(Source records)
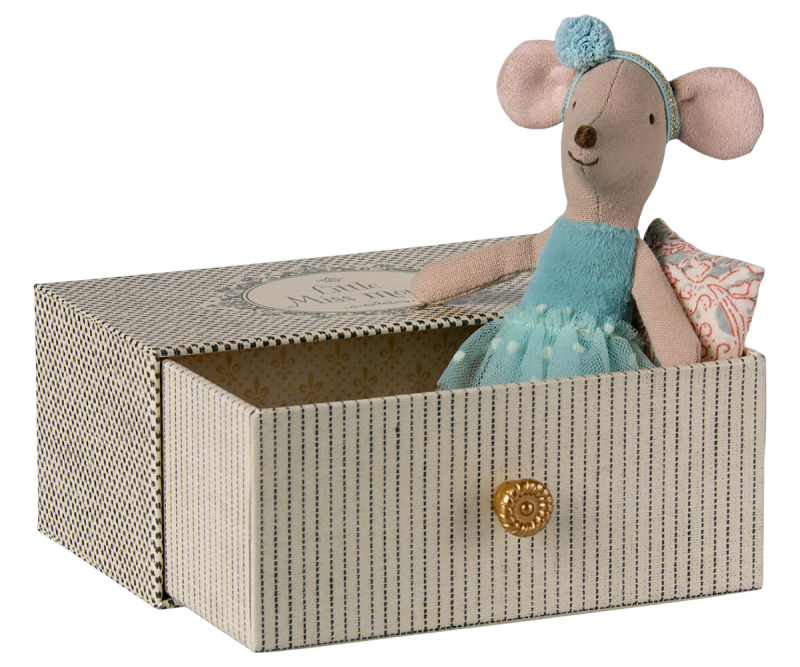 Maileg Little Sister Dance Mouse in Daybed
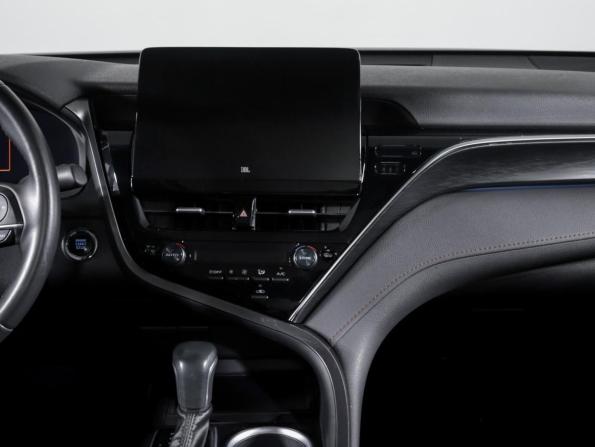 Toyota Camry VIII (XV70) Рестайлинг с пробегом 2023 года, цена 3 790 000 рублей, 24500 км, седан, Автокод Объявления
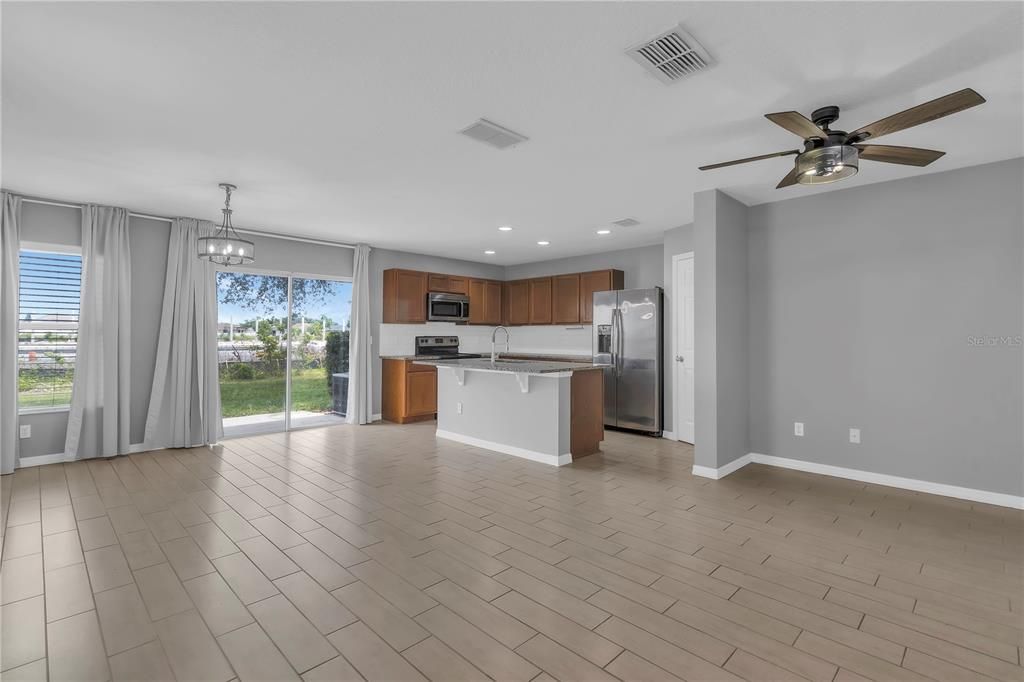 Activo con contrato: $314,900 (4 camas, 2 baños, 1697 Pies cuadrados)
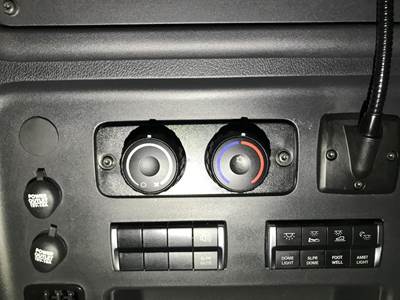 Freightliner Cascadia Heater / AC Temp Control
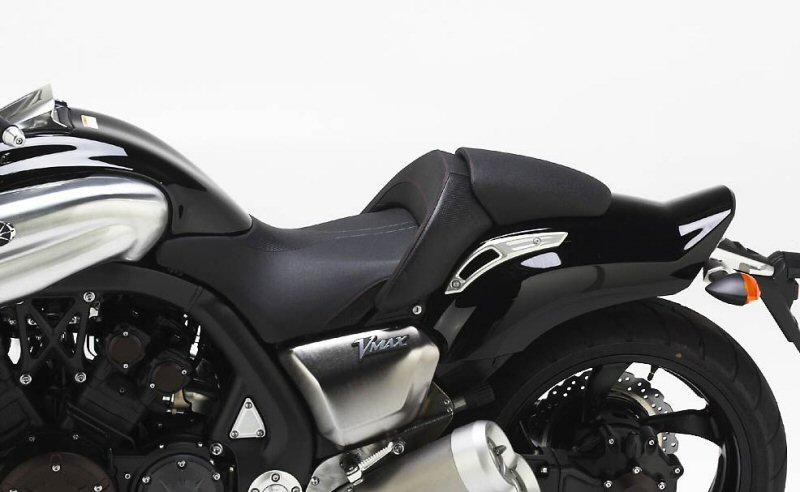 Corbin Gunfighter Pillion Seat (1700)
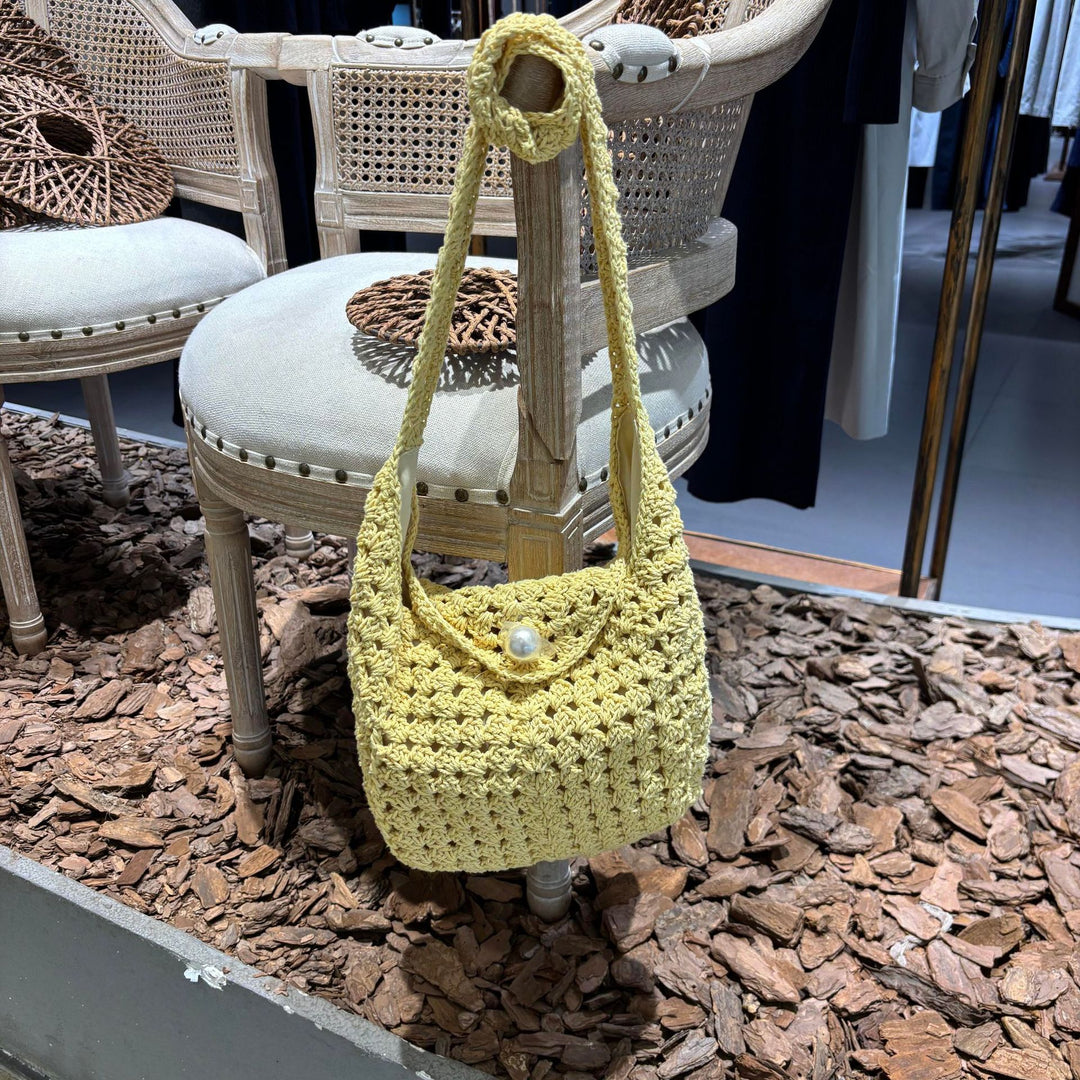 Handmade shoulder bag with bead closure Kalsten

• HOW TO COMPLETE THIS TASK
Leave the pictures out and repeat exactly the lines from the beginning of the records to the line bearing "Freightliner Cascadia Heater", both ends counted.

• RESPONSE
 Maileg Little Sister Dance Mouse in Daybed
 Toyota Camry VIII (XV70) Рестайлинг с пробегом 2023 года, цена 3 790 000 рублей, 24500 км, седан, Автокод Объявления
 Activo con contrato: $314,900 (4 camas, 2 baños, 1697 Pies cuadrados)
 Freightliner Cascadia Heater / AC Temp Control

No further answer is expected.